DOCUMENT

-.-.-

L’Afrique s’offre au coton transgénique

Au-delà du choix des OGM, la filière africaine du coton a du mal à s’en sortir. 

		(Photo: Monique Mas/RFI)
Au-delà du choix des OGM, la filière africaine du coton a du mal à s’en sortir.
(Photo: Monique Mas/RFI)
A l’occasion d’un séminaire à Ouagadougou, huit pays d’Afrique de l’Ouest et du Centre, annoncent qu’ils vont se lancer dans la culture de coton transgénique. Bénin, Burkina Faso, Mali, Tchad, Cameroun, Côte d’Ivoire, Ghana et Togo veulent diversifier leur production. L’idée est également de travailler à l’échelle régionale dans le domaine de la recherche.

Les ministres du Commerce et de l’Agriculture du Bénin, du Burkina Faso, du Mali et du Tchad ont assisté à ce séminaire à Ouagadougou ainsi que des représentants du Cameroun, de Côte d’Ivoire, du Ghana et du Togo. Tous ont un secteur cotonnier important. Cette réunion était organisée par la Banque mondiale et l’Organisation mondiale du commerce (OMC) pour parler de la filière et chercher à renforcer ses atouts. Il a été notamment décidé de passer, en partie, au coton génétiquement modifié.

-.-.-

DONNÉES FOURNIES
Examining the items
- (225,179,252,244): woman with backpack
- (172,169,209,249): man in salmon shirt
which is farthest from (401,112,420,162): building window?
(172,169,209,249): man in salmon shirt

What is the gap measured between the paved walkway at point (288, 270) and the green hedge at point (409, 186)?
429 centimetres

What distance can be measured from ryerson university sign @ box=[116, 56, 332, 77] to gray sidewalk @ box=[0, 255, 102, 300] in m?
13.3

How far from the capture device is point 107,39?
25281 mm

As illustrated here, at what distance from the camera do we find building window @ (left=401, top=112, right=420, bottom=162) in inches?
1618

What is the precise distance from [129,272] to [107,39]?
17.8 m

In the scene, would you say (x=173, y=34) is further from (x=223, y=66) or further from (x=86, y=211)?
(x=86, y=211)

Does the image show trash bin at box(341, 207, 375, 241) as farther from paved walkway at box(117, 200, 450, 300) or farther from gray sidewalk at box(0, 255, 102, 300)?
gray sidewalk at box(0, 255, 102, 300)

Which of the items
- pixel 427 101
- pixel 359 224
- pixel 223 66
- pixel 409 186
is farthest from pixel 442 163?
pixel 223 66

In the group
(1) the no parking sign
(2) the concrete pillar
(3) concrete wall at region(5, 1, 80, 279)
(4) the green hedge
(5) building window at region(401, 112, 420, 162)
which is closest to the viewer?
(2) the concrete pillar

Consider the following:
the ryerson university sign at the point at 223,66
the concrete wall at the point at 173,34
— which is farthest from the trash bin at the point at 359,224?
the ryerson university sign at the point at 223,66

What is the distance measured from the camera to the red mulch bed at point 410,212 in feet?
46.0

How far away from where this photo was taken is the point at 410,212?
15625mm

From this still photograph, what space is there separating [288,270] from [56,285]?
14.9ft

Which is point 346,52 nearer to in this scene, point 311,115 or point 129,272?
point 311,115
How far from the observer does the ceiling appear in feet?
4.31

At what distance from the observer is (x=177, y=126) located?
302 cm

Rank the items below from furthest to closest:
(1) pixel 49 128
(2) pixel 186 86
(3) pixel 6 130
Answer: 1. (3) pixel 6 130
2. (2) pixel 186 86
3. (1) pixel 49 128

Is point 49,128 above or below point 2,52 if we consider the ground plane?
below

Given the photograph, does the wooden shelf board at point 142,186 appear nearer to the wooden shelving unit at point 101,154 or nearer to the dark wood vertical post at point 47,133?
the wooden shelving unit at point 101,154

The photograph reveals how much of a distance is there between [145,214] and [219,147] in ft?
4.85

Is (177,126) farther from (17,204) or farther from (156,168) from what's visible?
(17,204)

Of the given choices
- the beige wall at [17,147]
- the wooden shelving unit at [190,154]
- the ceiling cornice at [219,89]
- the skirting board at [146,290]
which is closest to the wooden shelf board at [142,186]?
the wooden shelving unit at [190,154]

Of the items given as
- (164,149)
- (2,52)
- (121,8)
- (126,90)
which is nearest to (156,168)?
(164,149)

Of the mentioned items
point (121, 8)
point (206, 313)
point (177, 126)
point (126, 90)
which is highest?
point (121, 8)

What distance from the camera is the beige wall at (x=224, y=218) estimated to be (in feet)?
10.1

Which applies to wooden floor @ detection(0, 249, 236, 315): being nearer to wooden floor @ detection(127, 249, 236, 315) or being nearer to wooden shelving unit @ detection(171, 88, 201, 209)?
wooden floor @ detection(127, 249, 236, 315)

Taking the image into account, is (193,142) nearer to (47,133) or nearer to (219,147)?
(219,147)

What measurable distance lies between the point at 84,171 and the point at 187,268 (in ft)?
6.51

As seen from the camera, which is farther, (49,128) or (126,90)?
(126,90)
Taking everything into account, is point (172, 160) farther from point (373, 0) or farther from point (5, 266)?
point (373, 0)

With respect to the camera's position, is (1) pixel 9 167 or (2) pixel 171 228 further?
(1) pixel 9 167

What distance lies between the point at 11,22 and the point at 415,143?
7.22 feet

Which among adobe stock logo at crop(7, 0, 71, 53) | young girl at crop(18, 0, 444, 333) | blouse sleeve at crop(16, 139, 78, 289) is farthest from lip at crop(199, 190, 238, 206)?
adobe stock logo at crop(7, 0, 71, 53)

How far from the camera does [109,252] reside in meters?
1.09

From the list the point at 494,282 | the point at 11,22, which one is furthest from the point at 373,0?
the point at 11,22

-.-.-

TÂCHES À RÉALISER
a – Dans l'article sur le coton transgénique, qui a organisé la réunion de Ouagadougou ?
b – Recopiez à l'identique les entrées, en commençant à la ligne qui contient « Which among adobe » et en allant jusqu'à la fin des entrées.
Le document et les entrées n'ont aucun rapport entre eux.

RÉPONSES COMPLÈTES
a – La Banque mondiale et l'Organisation mondiale du commerce (OMC).

b –
Which among adobe stock logo at crop(7, 0, 71, 53) | young girl at crop(18, 0, 444, 333) | blouse sleeve at crop(16, 139, 78, 289) is farthest from lip at crop(199, 190, 238, 206)?
adobe stock logo at crop(7, 0, 71, 53)

How far from the camera does [109,252] reside in meters?
1.09

From the list the point at 494,282 | the point at 11,22, which one is furthest from the point at 373,0?
the point at 11,22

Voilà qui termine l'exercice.